<清瀬杯 第57回 全日本大学選抜準硬式野球大会:北海道大2-6神奈川大>◇3日◇決勝◇仙台市民球場 大学準硬式における…
<清瀬杯 第57回 全日本大学選抜準硬式野球大会:北海道大2-6神奈川大>◇3日◇決勝◇仙台市民球場
大学準硬式における4大大会の1つとされる清瀬杯 第57回 全日本大学選抜準硬式野球大会(以下、清瀬杯)。国立大ながら決勝戦まで勝ち上がってきた北海道大だったが、神奈川大の前に2対6で敗れた。
「このチームになって優勝することは出来ず、3位止まりだったので、最後は優勝したかった」と悔しい思いで歓喜の輪を見つめていたのは主将である高野 滉基外野手(蕨出身)だ。
全国大会で準優勝を飾れたことは「後輩たちにとって自信になったと思うし、準硬式で良かった」と後輩たちの姿を見つめながら語った高野だが、主将としての1年間で苦労を重ねたからこそ、準優勝でもどこか満足感があったようだ。
北海道大は監督はいるものの、学生主体で活動するチーム。練習ではメニューを決めて、試合でもオーダーを考えるなど、色んなことが出来る分、その責任を背負ってチームを引っ張る必要があった。
「主将や副主将、さらには様々なリーダーがチーム内にいるので、相談して決めますが、練習試合は正直試したいことがあったので、そこで上手くいかないと指摘の声は出ました。そこで意見の食い違いとかがあって、納得してもらうのは大変でした。だからある日、副主将と話し合いをしているときに自分が泣いてしまうこともあって。それくらい苦しかった時期もありました」
それでも周りの支えがあったことで主将の責務を全う出来た高野だが、そもそも大学準硬式を選んだのはどんな理由だったのか。

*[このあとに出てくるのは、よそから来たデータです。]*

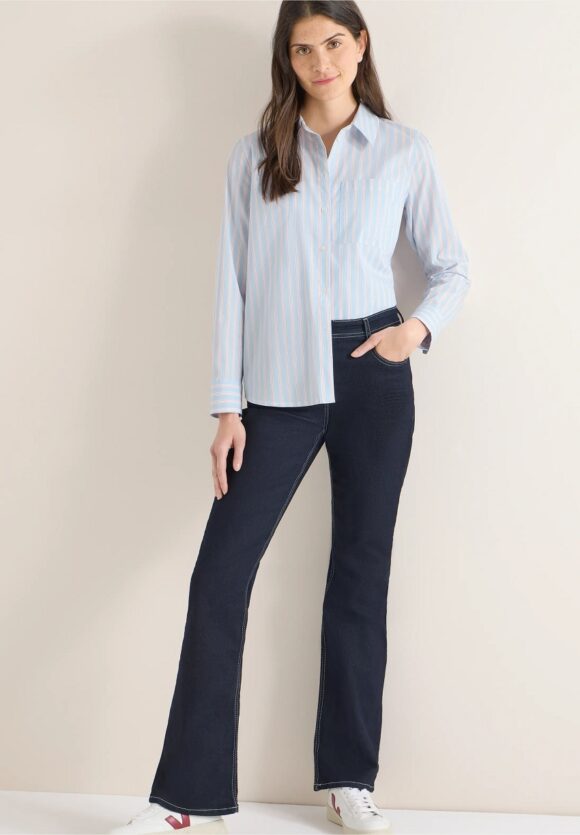 Camisa rayas - Imagen 4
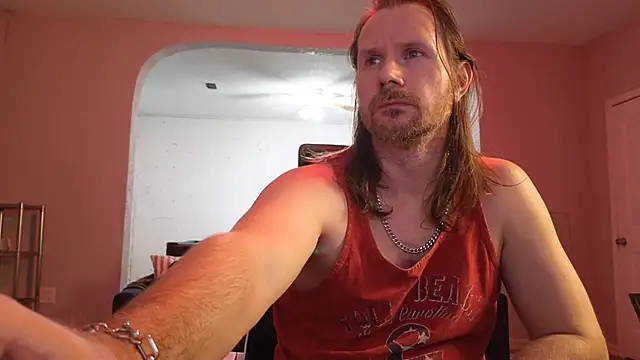 AlbinoAdonis online show from 08/04/26, 01:09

「大学受験をするにあたって、国公立への進学を考えていた中で、北海道大に進学した気持ちが強くなり、第一志望にして勉強をしました。残念ながら一浪して入学することになりましたが、今の学部へ進学することを決めた際に大学生活のことを考えました。その際に野球をやりたい気持ちが強くなってきたので、調べる中で文武両道などが出来るのが準硬式だったので、入部することを決めました」
本来は医学部を目指していたという高野。そのために浪人生活では1日12時間近く予備校で過ごすなど、自身の夢のために頑張ってきた。その理想は叶えられなかったが、蕨での3年間で味わった野球への熱が支えとなり、北海道大に進学することが出来た。

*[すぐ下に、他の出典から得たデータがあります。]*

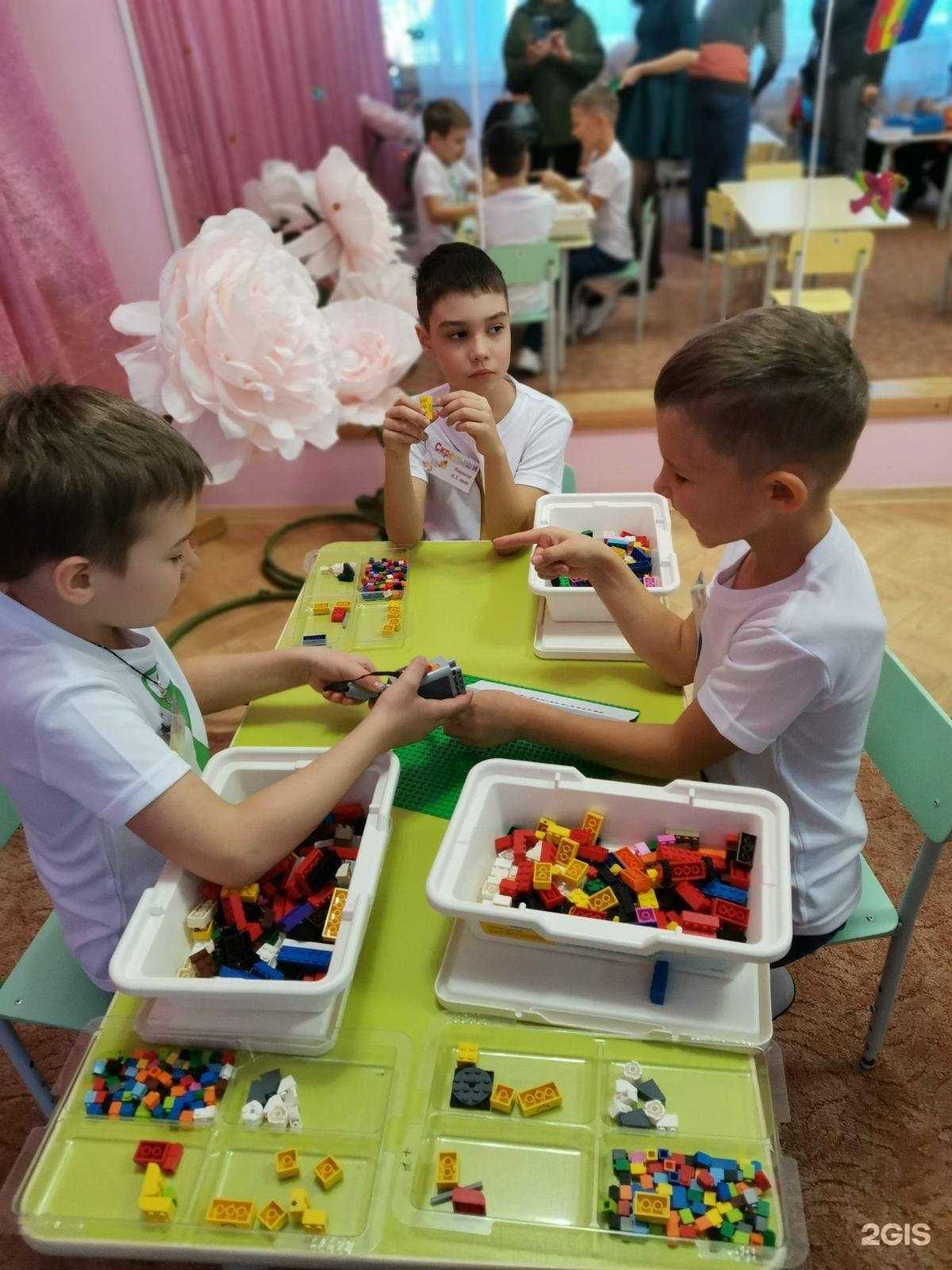 Отзывы на компанию Детский сад №453 г. Челябинска в г. Челябинск c фото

「2年生秋までは三塁コーチャーでしたが、夏の大会を前に練習試合でホームランを打てたことで、最後の夏はスタメンで使ってもらえた。それが自分にとっては楽しくて、良い形で高校野球を終えることが出来た。そのおかげで大学でも野球をやりたくなりましたし、一時は受験勉強のモチベーションにしていました」

国立大ということもあり、授業は大変だったそうだが、「チームは学業を優先している」ということで、夕方の時間に実施する練習と講義が重なれば、授業を優先する。また練習時間は3時間程度のため、残りの時間でしっかりと勉強が出来ることも、文武両道出来ている要因だと高野は考えている。

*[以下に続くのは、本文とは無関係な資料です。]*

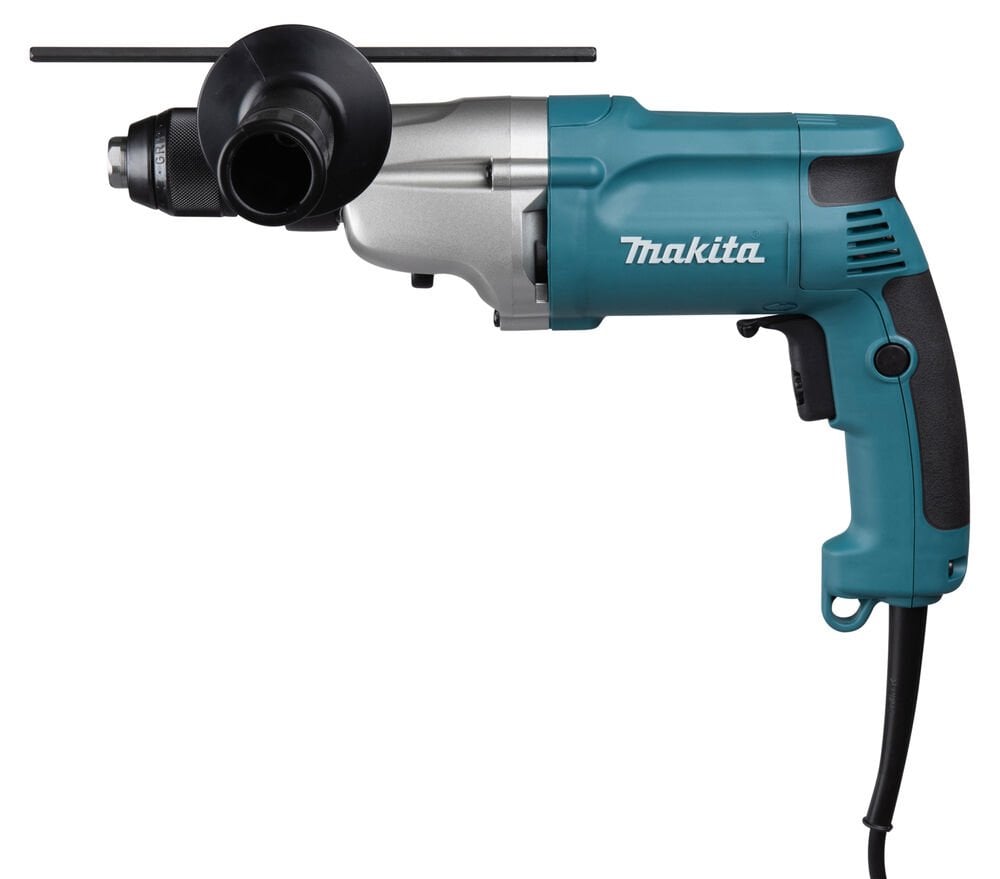 Makita DP4011 - Çift Devirli Darbesiz Matkap - Güçlü ve Pratik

今後は大学院への進学を考えているということだが、野球はここで距離を置く。4年間を振り返り、「高校野球まで行かないですが、全員が同じ目標に向かって努力して練習する。そこが良かったと思います」と高野は語った。その表情はどこか4年間を思い出しているようにも見えた。
4年間で積み重ねてきた経験を糧に、次のステージでも活躍してほしい。